## Document segment

"""

From mediaeval philosophers such as John Locke, to grandparents cooing over a newborn, the debate over the relative effect of nature and nurture on how we look — and are — has raged for centuries. Although the arguments continue, it is clear that very few, if any, human traits are defined by one or the other. We are all the result of a complex interplay of our nature (our genes) and nurture (our environment).
When it comes to the relationship between our DNA and our risk of disease, we have learned an incredible amount about how variation in the genome can lead to variation in susceptibility to disease. For example, the American College of Medical Genetics and Genomics lists 73 genes where there is sufficient evidence of association with disease risk to indicate clinical action.
The challenge with looking for mutations in these genes is that they are rare at a population level. As a rule of thumb, variants with a large effect on disease risk are more rare in the population. So, while we can test for the presence of these mutations in anyone, most people will not carry one. Moreover, there is still a significant amount of genetic risk of disease that comes from other types of variation in the human genome.
Polygenic risk scores, or PRSs, are gaining increasing momentum as a way to estimate the genetic risk of common disease based on multiple, more common variants in the genome. Large datasets have allowed us to estimate the effects of these common variants, which individually might be very small, but when summed across a genome can be combined into powerful predictors of disease risk.
A PRS is a representation of an individual’s genetic risk of common disease and can be generated for many diseases from genetic data. The scores are compared to a distribution of scores in a population of individuals with known disease status and the increase or decrease in risk of disease can be calculated. This risk can be relative to the average, represented as a fold increase or decrease in risk, or can be input into more sophisticated models that include additional clinical covariates known to influence risk. The absolute risk of disease can also be estimated, providing insight into how different risk factors combine into an overall assessment of lifetime risk of disease.

"""

## Data shown
"""

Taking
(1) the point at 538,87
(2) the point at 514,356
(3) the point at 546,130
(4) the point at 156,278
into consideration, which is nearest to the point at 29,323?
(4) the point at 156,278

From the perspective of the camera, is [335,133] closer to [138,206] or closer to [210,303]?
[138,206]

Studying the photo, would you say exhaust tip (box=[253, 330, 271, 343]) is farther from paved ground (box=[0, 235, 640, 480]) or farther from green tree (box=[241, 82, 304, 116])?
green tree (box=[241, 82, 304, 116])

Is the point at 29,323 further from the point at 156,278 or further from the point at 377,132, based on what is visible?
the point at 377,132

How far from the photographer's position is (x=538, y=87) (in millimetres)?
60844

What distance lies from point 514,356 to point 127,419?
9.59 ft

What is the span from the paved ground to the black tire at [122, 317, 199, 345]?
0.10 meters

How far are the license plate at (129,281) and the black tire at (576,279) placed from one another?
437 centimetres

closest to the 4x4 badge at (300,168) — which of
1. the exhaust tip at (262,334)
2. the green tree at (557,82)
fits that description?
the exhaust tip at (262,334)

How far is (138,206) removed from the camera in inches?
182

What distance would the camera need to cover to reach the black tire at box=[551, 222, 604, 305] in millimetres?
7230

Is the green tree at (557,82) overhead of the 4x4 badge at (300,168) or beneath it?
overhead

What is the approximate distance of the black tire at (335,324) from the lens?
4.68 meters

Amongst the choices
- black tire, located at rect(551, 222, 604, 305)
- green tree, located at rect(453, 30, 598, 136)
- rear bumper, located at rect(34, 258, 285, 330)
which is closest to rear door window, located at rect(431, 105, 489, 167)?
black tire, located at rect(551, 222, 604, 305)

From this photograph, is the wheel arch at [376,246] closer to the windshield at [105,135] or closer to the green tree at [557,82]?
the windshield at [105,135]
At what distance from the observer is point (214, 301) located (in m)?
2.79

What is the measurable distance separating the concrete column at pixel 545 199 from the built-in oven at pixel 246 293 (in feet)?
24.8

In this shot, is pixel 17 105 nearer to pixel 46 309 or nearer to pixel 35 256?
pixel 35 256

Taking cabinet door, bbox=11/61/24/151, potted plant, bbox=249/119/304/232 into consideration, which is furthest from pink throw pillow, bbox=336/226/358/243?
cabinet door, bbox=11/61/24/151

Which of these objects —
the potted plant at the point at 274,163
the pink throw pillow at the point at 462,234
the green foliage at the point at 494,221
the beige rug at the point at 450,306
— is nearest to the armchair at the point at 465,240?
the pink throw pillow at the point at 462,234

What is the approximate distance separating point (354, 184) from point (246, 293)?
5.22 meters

"""

## Exercise details
Please print the section of the passage on genetic disease risk that opens with the words containing "The challenge with" and closes with "of disease risk.", copying it word for word.

## Written response
The challenge with looking for mutations in these genes is that they are rare at a population level. As a rule of thumb, variants with a large effect on disease risk are more rare in the population. So, while we can test for the presence of these mutations in anyone, most people will not carry one. Moreover, there is still a significant amount of genetic risk of disease that comes from other types of variation in the human genome.
Polygenic risk scores, or PRSs, are gaining increasing momentum as a way to estimate the genetic risk of common disease based on multiple, more common variants in the genome. Large datasets have allowed us to estimate the effects of these common variants, which individually might be very small, but when summed across a genome can be combined into powerful predictors of disease risk.